Problem statement: Would you please copy each line of the listing that mentions "emission"?

:: Dataset records ::

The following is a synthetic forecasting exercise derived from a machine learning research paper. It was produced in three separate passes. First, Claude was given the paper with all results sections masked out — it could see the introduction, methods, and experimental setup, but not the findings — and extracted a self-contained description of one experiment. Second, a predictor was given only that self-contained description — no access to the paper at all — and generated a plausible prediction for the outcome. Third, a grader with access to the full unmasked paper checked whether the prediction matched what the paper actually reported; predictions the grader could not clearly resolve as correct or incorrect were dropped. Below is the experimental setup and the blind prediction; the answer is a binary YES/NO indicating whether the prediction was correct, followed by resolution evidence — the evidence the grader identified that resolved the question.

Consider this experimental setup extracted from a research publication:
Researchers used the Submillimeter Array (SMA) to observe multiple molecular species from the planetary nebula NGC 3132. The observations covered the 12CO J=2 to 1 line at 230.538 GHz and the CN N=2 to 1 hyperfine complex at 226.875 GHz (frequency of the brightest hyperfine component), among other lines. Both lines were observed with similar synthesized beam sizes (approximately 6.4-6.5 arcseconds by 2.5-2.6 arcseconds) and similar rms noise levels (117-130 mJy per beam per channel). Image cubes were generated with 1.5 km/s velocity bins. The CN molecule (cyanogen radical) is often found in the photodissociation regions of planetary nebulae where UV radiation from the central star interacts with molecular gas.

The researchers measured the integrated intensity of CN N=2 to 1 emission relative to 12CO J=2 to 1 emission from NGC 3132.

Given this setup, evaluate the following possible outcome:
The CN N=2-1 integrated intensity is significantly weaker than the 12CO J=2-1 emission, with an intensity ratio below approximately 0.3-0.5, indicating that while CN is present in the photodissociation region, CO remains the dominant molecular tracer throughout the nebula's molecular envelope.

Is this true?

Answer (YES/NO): YES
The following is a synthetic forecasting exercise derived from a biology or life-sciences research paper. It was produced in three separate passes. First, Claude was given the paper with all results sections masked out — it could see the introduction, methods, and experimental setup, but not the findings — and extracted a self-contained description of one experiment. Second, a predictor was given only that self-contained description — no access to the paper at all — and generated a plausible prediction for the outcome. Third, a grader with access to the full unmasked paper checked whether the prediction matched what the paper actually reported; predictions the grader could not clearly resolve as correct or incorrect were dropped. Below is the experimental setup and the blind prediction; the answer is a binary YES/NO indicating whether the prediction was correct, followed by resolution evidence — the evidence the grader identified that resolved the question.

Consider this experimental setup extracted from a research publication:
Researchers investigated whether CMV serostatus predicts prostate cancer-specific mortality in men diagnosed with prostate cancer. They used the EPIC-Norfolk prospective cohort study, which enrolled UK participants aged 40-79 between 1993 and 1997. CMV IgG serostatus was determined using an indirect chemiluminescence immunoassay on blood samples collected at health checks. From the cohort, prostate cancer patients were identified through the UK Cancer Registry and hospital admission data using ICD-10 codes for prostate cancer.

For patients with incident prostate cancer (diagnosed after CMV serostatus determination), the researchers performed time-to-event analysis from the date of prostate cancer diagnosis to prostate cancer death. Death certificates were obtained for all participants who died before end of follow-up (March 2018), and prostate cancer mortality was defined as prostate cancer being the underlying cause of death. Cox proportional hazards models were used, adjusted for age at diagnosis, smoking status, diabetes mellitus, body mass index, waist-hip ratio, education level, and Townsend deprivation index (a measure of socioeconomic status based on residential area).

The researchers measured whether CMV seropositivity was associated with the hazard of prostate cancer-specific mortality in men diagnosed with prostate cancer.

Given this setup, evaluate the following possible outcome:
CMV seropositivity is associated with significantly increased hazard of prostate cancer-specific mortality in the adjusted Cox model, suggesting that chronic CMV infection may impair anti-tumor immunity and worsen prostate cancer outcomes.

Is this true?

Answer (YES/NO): NO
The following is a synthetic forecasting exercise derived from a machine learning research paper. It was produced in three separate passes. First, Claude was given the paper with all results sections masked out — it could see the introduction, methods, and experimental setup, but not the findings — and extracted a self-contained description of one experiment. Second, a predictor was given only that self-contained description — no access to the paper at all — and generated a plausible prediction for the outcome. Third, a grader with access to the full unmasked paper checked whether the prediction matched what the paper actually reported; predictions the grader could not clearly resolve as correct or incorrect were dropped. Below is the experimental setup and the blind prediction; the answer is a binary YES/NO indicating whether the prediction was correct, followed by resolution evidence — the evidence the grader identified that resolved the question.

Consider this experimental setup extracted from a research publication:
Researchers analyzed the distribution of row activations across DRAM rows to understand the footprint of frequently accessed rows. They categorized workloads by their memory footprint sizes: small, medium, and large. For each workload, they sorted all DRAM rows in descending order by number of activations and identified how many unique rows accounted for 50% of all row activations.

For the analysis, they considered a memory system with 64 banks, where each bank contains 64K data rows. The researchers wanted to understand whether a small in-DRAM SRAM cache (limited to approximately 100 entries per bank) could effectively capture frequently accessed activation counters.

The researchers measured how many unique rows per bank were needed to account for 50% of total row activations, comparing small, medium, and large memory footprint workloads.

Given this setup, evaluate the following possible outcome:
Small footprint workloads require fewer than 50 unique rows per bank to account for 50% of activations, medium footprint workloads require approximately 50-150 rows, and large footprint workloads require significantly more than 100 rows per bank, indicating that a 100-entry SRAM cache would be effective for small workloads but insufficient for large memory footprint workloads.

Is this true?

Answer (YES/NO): NO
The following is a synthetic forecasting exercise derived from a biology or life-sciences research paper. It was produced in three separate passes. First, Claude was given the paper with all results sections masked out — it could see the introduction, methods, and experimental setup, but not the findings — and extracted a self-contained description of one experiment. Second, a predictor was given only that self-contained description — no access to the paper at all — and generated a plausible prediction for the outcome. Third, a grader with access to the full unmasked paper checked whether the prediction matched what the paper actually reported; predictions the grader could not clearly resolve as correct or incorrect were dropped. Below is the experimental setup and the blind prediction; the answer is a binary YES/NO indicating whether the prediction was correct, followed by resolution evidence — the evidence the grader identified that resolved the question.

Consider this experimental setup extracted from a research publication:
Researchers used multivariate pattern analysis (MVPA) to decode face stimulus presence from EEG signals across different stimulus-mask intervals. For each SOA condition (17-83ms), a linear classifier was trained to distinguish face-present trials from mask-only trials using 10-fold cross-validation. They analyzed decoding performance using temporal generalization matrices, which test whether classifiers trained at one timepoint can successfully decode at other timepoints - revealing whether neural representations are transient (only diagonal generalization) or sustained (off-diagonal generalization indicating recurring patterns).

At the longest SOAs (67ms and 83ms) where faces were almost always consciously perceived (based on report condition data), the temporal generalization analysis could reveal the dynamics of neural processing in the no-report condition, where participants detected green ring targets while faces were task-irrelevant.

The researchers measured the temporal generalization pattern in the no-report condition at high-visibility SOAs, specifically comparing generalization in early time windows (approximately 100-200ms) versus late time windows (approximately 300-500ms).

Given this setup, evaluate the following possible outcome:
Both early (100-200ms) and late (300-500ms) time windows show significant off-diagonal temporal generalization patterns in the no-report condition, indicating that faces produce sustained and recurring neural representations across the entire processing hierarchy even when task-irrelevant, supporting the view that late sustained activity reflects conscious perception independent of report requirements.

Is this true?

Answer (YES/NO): NO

:::

Completed exercise:
The researchers measured the integrated intensity of CN N=2 to 1 emission relative to 12CO J=2 to 1 emission from NGC 3132.
The CN N=2-1 integrated intensity is significantly weaker than the 12CO J=2-1 emission, with an intensity ratio below approximately 0.3-0.5, indicating that while CN is present in the photodissociation region, CO remains the dominant molecular tracer throughout the nebula's molecular envelope.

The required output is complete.